Après les alertes survenues en 2022, quelle est la situation de la Suisse en termes de réserves de gaz ?
La situation de l'approvisionnement en gaz s'est assouplie. Toutefois, plusieurs facteurs de risque demeurent, notamment les températures hivernales, la conjoncture économique en Asie et l'expiration, à la fin de l'année, du contrat de transit via l'Ukraine. L'industrie gazière a une nouvelle fois consenti d'importants efforts pour renforcer la sécurité d'approvisionnement et se préparer à d'éventuelles réductions des exportations des pays voisins vers la Suisse en cas de pénurie.
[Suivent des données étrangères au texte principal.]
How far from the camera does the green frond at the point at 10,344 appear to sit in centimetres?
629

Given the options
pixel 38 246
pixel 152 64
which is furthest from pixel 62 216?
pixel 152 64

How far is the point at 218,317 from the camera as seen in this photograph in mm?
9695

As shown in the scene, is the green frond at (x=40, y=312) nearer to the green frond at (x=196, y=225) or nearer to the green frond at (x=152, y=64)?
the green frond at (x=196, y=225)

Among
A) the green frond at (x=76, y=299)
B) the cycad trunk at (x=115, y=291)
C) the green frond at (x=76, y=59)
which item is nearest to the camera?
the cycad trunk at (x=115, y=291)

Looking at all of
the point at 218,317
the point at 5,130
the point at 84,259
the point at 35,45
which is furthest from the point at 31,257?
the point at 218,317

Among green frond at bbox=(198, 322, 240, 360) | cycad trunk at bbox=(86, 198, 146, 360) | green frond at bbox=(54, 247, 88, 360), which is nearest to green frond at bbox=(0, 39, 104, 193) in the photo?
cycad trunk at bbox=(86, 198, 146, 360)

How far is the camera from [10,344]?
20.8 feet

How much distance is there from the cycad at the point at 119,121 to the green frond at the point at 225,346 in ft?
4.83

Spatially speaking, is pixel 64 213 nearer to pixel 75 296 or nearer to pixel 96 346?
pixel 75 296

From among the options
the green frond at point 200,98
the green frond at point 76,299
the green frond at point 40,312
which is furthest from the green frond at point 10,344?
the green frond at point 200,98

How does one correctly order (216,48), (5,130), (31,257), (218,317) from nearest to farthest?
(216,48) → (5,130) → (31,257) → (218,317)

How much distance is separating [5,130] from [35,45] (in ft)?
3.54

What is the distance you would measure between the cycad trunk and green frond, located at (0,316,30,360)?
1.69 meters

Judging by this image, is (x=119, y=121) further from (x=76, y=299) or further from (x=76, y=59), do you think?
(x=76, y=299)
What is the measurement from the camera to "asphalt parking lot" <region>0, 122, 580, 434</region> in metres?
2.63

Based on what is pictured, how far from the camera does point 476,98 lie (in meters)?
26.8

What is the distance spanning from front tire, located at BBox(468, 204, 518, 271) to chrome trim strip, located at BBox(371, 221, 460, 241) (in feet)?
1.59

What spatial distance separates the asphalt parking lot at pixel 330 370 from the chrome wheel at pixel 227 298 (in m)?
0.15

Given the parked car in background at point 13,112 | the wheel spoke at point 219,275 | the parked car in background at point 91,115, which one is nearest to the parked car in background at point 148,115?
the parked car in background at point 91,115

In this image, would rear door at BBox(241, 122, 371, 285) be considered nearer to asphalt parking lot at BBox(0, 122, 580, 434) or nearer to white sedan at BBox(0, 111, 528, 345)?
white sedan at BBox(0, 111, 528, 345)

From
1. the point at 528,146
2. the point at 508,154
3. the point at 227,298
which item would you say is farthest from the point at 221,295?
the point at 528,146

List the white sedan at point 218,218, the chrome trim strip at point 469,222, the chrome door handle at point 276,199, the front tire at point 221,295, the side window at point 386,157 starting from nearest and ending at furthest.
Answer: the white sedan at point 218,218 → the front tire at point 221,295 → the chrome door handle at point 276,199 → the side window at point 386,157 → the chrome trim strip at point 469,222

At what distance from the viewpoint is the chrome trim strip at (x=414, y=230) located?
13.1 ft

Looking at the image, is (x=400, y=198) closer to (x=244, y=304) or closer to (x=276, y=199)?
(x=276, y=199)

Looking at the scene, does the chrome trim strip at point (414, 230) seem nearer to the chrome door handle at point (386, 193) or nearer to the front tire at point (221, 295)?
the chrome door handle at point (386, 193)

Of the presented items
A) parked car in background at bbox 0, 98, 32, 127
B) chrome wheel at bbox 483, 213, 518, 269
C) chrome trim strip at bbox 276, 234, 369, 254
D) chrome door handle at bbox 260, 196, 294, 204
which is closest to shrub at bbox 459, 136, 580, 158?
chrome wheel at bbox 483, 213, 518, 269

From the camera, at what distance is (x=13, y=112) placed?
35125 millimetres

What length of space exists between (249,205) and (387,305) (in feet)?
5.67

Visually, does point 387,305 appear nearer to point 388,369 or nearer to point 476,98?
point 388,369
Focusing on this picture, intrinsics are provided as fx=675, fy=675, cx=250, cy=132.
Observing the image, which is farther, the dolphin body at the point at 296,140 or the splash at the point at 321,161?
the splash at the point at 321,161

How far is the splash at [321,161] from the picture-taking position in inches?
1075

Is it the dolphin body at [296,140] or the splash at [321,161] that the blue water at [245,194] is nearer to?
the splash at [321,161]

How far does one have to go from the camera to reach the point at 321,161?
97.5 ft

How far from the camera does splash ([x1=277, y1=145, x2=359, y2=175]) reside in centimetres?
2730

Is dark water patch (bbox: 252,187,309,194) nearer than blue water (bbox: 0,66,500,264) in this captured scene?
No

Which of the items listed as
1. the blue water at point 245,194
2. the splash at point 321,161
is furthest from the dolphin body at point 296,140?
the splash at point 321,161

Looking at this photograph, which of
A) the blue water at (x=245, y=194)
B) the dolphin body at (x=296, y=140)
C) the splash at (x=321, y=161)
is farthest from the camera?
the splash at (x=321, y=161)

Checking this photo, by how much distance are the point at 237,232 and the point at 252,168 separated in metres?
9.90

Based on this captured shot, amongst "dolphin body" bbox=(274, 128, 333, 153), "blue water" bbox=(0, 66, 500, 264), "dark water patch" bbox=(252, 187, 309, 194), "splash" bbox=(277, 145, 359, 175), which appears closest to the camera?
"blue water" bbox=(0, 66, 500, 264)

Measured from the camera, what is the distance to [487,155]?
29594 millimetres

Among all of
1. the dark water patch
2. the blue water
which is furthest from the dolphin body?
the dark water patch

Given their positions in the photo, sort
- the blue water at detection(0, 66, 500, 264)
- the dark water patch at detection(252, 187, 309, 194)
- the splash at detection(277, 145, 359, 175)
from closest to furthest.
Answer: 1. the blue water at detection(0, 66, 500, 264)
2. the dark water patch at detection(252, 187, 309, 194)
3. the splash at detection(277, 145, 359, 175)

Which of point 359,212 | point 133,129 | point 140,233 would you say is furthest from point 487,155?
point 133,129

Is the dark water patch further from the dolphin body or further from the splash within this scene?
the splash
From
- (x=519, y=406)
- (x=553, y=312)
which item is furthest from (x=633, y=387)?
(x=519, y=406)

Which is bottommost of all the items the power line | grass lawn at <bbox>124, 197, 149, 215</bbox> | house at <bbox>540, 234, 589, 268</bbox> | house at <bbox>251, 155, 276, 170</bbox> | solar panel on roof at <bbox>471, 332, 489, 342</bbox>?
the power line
Autre point positif : bien que non membre de l'UE, la Suisse est parvenue à conclure un accord de solidarité avec l'Italie et l'Allemagne. Par ailleurs, le bon niveau de remplissage des réservoirs de gaz en Europe constitue également un atout pour la sécurité d'approvisionnement. Actuellement, les stocks de l'UE sont inférieurs à 70 %, un niveau légèrement en deçà de la moyenne des cinq dernières années.
Certes, la dépendance à des infrastructures étrangères n'est pas idéale, mais jusqu'à présent, la Suisse n'a pas rencontré de difficultés majeures avec les stockages hors de ses frontières.
À l'Association Suisse de l’Industrie Gazière, estimez-vous aujourd’hui que la nouvelle structure mise en place par la Suisse, prévoyant une réserve équivalente à 15 % de la consommation annuelle du pays, est adaptée ?
Cette mesure a, en principe, fait ses preuves.
Qu’implique l’accord de solidarité signé entre la Suisse, l’Allemagne et l’Italie?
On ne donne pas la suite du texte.